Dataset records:
* * * * * * *

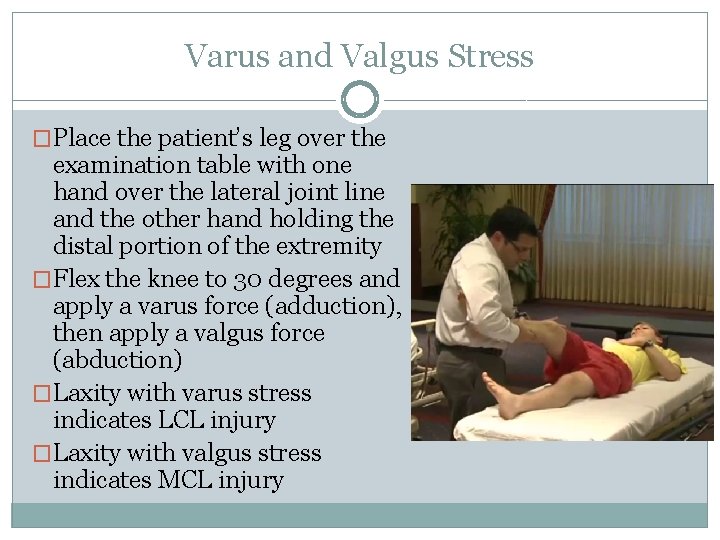 Varus and Valgus Stress

□ Place the patient's leg over the examination table with one hand over the lateral joint line and the other hand holding the distal portion of the extremity

□ Flex the knee to 30 degrees and apply a varus force (adduction), then apply a valgus force (abduction)

□ Laxity with varus stress indicates LCL injury

□ Laxity with valgus stress indicates MCL injury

* * * * * * *

> Required work
Should a record include a picture, drop the picture and write out the remainder exactly.

> Expected output
 Varus and Valgus Stress

□ Place the patient's leg over the examination table with one hand over the lateral joint line and the other hand holding the distal portion of the extremity

□ Flex the knee to 30 degrees and apply a varus force (adduction), then apply a valgus force (abduction)

□ Laxity with varus stress indicates LCL injury

□ Laxity with valgus stress indicates MCL injury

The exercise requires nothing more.